■ EXERCISE TASK
Render as a numbered list the lines of the listing below, beginning at the line containing "What is the distance" and stopping after the line containing "0.86 meters". Omit blank lines.

■ RECORDS FOR THE EXERCISE
## Start

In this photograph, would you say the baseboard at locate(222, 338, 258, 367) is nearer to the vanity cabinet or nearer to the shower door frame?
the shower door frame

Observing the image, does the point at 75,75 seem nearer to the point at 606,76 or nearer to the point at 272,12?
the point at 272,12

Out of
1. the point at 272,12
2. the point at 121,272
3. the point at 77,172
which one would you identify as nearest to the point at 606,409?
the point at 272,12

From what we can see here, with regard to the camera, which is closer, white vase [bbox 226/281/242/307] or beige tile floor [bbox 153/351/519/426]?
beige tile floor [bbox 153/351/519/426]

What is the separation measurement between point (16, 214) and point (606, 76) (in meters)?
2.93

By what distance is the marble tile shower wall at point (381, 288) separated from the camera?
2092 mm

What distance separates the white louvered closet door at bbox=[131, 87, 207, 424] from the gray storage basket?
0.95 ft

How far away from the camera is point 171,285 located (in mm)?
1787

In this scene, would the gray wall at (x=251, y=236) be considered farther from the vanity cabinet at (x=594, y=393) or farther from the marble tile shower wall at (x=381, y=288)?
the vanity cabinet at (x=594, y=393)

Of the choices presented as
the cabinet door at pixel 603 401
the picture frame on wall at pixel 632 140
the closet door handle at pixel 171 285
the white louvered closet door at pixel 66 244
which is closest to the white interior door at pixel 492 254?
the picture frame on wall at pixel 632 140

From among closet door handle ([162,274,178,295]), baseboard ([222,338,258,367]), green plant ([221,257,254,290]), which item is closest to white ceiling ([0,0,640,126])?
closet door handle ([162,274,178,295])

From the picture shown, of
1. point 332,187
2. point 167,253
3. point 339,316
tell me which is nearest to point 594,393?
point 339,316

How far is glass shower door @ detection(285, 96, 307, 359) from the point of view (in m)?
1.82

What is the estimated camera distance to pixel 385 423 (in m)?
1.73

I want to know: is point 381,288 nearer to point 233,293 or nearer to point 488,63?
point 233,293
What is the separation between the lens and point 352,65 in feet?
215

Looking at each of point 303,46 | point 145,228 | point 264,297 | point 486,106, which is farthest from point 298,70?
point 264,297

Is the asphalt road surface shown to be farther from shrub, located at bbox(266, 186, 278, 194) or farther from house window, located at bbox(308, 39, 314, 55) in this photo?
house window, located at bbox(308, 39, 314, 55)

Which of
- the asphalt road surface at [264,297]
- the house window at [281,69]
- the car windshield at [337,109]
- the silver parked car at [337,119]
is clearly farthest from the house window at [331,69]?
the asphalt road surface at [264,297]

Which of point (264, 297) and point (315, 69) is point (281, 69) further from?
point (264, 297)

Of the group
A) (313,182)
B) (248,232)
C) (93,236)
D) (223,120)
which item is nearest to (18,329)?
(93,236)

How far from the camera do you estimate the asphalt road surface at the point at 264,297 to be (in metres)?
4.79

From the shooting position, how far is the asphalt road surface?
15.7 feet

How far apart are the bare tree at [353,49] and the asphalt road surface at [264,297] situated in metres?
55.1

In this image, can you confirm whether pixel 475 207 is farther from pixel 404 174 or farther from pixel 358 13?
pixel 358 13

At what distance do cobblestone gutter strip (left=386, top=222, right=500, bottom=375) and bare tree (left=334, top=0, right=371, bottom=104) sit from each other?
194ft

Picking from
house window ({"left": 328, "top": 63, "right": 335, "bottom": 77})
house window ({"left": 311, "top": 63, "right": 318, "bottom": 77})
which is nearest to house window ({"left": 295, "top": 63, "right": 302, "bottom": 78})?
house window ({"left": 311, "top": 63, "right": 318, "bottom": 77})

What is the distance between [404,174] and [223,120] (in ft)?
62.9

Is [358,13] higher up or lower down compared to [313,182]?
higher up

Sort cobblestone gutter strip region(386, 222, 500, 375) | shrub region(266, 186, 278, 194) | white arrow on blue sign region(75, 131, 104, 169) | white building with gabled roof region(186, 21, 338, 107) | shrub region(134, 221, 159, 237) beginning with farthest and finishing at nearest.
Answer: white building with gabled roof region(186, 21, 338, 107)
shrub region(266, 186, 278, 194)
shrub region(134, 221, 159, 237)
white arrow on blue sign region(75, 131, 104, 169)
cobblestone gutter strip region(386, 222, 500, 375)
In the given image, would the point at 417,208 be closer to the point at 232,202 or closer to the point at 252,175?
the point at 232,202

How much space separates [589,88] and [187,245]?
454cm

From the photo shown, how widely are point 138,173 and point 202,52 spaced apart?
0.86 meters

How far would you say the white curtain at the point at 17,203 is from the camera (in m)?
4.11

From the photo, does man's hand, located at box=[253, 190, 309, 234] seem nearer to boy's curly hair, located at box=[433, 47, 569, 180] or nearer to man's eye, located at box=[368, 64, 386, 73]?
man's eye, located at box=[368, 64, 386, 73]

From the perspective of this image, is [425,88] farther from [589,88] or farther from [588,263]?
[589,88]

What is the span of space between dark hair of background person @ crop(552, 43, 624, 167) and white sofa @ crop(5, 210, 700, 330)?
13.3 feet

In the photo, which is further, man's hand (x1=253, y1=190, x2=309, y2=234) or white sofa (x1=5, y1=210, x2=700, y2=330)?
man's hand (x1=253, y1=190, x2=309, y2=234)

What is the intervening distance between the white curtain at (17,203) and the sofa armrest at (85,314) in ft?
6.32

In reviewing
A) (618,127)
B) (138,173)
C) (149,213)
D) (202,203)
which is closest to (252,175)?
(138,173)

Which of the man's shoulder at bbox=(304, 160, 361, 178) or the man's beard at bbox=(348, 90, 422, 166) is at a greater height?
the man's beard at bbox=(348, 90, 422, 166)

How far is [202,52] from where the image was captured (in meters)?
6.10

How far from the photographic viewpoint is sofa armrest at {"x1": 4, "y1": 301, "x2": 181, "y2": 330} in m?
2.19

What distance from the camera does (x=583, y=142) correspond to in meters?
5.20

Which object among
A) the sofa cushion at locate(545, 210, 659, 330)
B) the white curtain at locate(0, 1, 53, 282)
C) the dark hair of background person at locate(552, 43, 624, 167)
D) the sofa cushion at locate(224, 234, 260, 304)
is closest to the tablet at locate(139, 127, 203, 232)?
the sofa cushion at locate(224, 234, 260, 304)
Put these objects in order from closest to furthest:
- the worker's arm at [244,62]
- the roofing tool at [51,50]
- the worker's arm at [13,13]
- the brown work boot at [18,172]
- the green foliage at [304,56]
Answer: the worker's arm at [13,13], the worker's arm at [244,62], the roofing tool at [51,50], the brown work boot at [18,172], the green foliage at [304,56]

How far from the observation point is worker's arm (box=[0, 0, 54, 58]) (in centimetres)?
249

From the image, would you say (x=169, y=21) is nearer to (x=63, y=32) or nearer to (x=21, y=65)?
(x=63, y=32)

## End

■ CORRECT RESULT
1. What is the distance between [404,174] and [223,120] (in ft)?
2. 62.9
3. Is [358,13] higher up or lower down compared to [313,182]?
4. higher up
5. Sort cobblestone gutter strip region(386, 222, 500, 375) | shrub region(266, 186, 278, 194) | white arrow on blue sign region(75, 131, 104, 169) | white building with gabled roof region(186, 21, 338, 107) | shrub region(134, 221, 159, 237) beginning with farthest and finishing at nearest.
6. Answer: white building with gabled roof region(186, 21, 338, 107)
7. shrub region(266, 186, 278, 194)
8. shrub region(134, 221, 159, 237)
9. white arrow on blue sign region(75, 131, 104, 169)
10. cobblestone gutter strip region(386, 222, 500, 375)
11. In the given image, would the point at 417,208 be closer to the point at 232,202 or closer to the point at 252,175?
12. the point at 232,202
13. How much space separates [589,88] and [187,245]?
14. 454cm
15. From the photo shown, how widely are point 138,173 and point 202,52 spaced apart?
16. 0.86 meters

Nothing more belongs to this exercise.